Kindara: Paying adds passcode lock, temperature shift, peak day, unlimited custom data rows, syncing across devices and viewing charts online. It costs a one-time $4.99. I wouldn’t pay for this for several reasons. From a practical perspective the other options simply offer more, even in the free version, so I don’t feel that paying really adds anything and from a Catholic perspective the pro-life issue makes me uncomfortable with paying for this.
Fertility Friend: Paying adds a huge number of features. It seems to be on a subscription basis. I believe for 1 year it is $45 but can be purchased for shorter times and various forums have mentioned a discount making it $25 relating to Facebook. I had to Google to find that out from forums though, the website itself was not upfront about costs. Given the expense, I would probably be unlikely to pay for this one.
OvuView: Paying adds password protection, custom data, method selection, pregnancy and miscarriage support and removing ads. What is added with membership is made very clear. It costs a one-time $5 (about £3). I absolutely would purchase this and have done so already. It cost me $1.99 (about £1.20) because it was on a brief special offer.
Ovia Fertility: This one is free. Yay.
Clue: Also free.
Kindara: This app was the one I used first, and I found it easy to use as I got used to charting. It was let down for me by the Catholic objections and the limited features. However, as an app for learning to chart and understand your body it is useful.
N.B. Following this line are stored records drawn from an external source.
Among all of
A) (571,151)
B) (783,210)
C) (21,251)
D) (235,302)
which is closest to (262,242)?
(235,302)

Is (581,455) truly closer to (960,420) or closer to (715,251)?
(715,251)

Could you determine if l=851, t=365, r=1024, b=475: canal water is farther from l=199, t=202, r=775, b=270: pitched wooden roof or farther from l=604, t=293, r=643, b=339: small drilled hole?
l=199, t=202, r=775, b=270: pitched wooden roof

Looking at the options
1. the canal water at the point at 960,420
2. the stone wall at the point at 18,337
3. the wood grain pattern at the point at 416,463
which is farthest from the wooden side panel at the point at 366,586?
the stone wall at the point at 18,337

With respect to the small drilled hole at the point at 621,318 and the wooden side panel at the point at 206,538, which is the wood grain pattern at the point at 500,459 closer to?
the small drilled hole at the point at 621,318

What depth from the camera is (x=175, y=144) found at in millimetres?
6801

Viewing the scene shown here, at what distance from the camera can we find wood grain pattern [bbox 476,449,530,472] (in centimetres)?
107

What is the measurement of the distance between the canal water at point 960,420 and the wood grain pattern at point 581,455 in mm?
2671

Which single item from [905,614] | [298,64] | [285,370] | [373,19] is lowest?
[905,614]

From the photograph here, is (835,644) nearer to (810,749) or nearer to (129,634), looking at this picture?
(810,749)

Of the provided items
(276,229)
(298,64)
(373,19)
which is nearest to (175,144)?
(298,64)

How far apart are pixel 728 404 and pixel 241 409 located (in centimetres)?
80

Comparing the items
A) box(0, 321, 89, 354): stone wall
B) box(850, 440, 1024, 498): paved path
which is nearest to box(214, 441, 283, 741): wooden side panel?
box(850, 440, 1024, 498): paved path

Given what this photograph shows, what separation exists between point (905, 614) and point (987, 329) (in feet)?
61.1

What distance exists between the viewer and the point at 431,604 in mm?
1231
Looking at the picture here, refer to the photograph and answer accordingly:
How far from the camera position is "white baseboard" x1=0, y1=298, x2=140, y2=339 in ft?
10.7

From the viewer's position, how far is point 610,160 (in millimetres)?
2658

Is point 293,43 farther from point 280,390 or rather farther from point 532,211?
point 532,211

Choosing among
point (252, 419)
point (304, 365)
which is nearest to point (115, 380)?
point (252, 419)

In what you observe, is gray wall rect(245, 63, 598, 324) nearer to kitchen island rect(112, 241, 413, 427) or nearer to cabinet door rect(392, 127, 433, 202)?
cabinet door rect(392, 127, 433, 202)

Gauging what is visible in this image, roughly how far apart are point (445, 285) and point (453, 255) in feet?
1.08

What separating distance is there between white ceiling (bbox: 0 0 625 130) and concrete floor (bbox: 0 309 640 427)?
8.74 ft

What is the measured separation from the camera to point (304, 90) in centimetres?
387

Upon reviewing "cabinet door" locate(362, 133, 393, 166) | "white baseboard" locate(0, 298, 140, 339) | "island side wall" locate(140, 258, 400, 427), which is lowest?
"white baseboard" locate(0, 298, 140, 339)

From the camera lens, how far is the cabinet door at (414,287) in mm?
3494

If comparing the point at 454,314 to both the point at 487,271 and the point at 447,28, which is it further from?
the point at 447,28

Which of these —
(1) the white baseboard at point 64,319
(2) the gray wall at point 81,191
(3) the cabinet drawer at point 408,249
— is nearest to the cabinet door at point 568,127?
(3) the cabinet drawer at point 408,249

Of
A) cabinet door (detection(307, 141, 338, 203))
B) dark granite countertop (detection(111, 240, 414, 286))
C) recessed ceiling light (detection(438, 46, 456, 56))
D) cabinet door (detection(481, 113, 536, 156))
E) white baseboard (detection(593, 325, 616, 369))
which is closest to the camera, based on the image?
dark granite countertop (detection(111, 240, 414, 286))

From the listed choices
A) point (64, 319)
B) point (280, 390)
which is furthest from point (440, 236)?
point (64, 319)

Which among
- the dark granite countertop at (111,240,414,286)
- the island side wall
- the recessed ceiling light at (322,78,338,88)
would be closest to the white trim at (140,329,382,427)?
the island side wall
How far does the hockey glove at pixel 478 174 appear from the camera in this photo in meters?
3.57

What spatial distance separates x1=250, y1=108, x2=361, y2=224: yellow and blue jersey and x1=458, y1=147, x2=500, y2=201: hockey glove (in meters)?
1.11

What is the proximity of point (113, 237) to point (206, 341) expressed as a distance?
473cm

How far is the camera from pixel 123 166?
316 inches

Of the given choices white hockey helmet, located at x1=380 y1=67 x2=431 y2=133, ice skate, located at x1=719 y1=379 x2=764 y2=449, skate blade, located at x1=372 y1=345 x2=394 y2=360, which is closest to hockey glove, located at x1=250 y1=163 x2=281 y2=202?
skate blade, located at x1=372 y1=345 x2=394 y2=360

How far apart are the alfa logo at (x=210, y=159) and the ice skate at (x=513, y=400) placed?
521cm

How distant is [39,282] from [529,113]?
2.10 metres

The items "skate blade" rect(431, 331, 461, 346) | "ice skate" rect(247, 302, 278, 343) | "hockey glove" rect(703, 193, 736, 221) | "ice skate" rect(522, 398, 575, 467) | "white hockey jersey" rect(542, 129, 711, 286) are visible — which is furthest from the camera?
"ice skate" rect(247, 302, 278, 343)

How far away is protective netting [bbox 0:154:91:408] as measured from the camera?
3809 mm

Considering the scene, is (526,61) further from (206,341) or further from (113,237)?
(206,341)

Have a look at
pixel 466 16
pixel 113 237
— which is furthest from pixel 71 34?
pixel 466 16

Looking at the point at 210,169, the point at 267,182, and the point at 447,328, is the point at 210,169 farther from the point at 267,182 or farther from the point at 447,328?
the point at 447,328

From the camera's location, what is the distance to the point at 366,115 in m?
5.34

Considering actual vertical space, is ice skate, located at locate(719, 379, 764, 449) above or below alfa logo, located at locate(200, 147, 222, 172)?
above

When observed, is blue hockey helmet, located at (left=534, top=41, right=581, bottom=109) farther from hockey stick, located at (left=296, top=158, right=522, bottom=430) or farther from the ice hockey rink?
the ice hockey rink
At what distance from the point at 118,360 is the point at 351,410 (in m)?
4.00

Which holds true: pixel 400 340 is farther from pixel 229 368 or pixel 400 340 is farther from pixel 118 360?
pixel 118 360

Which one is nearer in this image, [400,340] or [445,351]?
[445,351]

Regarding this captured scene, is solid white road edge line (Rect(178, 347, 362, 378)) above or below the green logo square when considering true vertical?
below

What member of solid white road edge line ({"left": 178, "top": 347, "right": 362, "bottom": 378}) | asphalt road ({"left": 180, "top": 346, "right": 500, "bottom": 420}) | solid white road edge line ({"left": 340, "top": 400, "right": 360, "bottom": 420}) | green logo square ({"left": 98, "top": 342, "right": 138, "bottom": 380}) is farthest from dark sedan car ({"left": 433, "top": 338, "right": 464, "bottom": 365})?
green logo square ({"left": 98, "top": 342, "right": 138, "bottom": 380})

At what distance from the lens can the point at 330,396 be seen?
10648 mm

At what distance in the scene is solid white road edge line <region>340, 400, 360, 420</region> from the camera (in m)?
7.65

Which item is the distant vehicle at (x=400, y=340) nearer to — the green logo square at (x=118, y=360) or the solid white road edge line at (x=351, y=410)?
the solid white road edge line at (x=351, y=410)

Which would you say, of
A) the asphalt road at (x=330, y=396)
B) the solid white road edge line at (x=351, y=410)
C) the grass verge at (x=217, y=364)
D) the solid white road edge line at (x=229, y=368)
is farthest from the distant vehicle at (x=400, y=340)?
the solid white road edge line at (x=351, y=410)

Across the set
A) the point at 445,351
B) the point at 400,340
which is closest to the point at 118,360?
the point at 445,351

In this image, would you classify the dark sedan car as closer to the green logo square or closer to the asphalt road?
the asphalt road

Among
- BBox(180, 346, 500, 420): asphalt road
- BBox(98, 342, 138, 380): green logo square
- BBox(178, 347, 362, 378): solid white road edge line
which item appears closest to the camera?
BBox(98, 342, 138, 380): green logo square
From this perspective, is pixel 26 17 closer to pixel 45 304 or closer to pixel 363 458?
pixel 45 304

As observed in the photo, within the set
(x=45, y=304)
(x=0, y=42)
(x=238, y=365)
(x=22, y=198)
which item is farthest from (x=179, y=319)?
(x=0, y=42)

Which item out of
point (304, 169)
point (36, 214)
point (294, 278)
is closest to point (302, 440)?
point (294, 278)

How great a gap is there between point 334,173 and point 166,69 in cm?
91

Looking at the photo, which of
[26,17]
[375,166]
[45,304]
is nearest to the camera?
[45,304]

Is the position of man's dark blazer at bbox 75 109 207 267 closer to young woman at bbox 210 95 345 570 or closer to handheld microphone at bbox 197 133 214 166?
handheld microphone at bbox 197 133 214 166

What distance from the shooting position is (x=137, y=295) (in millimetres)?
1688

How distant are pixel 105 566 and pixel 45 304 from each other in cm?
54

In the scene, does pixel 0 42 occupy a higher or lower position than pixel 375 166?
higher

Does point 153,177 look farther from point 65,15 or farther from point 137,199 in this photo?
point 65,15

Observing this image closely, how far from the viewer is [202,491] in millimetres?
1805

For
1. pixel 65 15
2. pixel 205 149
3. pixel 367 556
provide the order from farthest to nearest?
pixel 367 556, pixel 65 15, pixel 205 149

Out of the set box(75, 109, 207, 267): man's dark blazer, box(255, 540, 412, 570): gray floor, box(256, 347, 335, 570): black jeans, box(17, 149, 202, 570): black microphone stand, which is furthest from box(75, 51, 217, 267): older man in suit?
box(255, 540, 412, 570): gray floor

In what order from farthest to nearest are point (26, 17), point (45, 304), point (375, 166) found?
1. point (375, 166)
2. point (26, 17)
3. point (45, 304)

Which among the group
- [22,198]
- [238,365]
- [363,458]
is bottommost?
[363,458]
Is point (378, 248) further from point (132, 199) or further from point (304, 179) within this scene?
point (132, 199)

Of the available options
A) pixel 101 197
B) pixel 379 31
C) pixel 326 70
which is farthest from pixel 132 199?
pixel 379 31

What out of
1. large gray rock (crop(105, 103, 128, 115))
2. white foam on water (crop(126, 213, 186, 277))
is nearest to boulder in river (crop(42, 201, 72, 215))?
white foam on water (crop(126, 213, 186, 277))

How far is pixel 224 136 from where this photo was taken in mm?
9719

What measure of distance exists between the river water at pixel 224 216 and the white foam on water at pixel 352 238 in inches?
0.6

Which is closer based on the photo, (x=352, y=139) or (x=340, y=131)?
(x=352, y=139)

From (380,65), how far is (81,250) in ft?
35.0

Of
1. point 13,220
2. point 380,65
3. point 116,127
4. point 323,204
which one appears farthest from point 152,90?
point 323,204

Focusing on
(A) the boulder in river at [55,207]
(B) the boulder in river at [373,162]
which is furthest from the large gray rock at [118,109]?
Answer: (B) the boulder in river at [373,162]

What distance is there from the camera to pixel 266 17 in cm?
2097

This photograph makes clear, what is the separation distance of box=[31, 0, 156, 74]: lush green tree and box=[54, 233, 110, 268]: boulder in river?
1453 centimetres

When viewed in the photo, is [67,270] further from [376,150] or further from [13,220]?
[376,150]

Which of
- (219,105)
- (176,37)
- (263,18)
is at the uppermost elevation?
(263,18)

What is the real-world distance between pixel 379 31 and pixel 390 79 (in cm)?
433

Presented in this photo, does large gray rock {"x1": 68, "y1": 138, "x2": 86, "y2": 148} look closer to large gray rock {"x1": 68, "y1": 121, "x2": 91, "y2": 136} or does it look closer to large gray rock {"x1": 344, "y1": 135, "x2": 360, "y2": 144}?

Fertility Friend: The diversity of options is great and the FAQ and glossary are simply amazing. However, it’s somewhat clunky and not as user friendly as the others. The price for VIP features is also quite high. I do think, however, it would be a great option for someone actively trying to conceive or perhaps for someone who is struggling to conceive.
OvuView: I like the format. It’s user-friendly and has a lot of features, which I liked. The cost was reasonable and with the features that were available in the paid version it was good value for money. Overall it was my favourite app, but unfortunately it’s only available for Android.
Ovia Fertility: This is definitely aimed at women who are trying to conceive, and for that purpose this is a fantastic app. There is also an Ovia Pregnancy app which if you’re trying to conceive is a great idea. The ability to share cycles with your partner is also really great.
Clue: This is actually the app I now use, since OvuView is not available for iOS. However, it’s easy to use, easy to understand and has a lot of features. Like Kindara, this was let down by the Catholic objections.